Limitations to the current study include the lack of PFJ joint space narrowing data (although PFJ osteophytes were included due to better reproducibility and associations with knee pain [25]), and of radiographs of other joint sites, such as the feet or cervical spine, although we did have radiographic data for many of the joint sites most commonly affected by rOA. Although we used primarily KL grades for the present analysis, use of individual radiographic features (osteophytes and joint space narrowing), could lead to different conclusions and will be the focus of future analyses. Differences in scaling can cause variables to group on a factor due to differences in scale alone, but while we had some radiographic grades that were based on a 0 to 3 scale while others were on a 0 to 4 scale, we did not observe groupings based solely on this difference in scaling.

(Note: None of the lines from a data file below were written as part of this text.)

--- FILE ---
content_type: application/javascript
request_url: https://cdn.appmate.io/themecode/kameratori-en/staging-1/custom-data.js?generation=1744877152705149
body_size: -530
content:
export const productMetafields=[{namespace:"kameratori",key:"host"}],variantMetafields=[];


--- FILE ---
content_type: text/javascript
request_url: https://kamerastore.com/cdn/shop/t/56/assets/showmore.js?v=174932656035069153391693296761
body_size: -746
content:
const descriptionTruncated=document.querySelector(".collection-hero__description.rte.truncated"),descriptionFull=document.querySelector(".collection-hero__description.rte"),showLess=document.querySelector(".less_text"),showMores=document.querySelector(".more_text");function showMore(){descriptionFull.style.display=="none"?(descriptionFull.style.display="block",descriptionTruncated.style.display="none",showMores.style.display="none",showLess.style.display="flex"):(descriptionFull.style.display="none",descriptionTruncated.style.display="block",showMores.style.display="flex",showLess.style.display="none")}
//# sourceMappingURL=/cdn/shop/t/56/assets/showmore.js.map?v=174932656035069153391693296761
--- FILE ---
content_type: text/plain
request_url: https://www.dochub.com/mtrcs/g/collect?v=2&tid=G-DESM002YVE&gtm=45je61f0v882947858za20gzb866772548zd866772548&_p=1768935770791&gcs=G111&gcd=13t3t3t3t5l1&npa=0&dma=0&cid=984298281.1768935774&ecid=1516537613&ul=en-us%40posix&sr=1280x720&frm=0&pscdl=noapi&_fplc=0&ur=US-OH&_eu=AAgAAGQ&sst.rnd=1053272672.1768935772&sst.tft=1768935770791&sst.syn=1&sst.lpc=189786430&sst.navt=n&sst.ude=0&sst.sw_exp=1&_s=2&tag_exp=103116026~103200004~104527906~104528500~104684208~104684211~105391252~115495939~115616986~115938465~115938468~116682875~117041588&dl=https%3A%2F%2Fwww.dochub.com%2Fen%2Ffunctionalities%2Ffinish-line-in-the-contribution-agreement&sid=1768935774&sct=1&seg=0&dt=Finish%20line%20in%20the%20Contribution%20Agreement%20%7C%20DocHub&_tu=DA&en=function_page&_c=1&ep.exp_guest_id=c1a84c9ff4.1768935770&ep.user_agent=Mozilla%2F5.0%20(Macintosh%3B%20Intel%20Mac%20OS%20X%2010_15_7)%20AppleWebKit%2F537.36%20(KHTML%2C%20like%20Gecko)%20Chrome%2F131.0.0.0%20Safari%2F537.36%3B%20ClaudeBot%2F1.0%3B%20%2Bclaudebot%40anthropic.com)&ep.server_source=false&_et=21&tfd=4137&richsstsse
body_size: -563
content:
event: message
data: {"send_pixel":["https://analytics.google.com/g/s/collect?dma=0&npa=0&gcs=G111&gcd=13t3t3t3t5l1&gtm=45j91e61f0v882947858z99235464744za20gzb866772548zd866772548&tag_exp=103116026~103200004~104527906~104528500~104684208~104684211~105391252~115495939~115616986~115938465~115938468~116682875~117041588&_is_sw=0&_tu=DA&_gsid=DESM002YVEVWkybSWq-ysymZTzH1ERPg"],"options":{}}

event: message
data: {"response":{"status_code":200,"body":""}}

The factor structure presented here has not yet been replicated in an independent population, and should be considered specific to the JoCo OA study until replication has been confirmed. The factors we have identified should therefore not be used in other populations without confirmation of a similar structure. We have used only radiographic data in this analysis, although other projects are underway to consider symptoms and other variables of importance to an individual's experience of OA.

Conclusions

Combination of multiple radiographic variables using composite scores as described allows consideration of the whole body burden of rOA in parsimonious regression models, resulting in reduced dimensionality and increased estimate precision. This methodology provides a way to define more complete phenotypes in individuals with rOA in statistical models, thus improving study of systemic outcomes in this common and debilitating disease.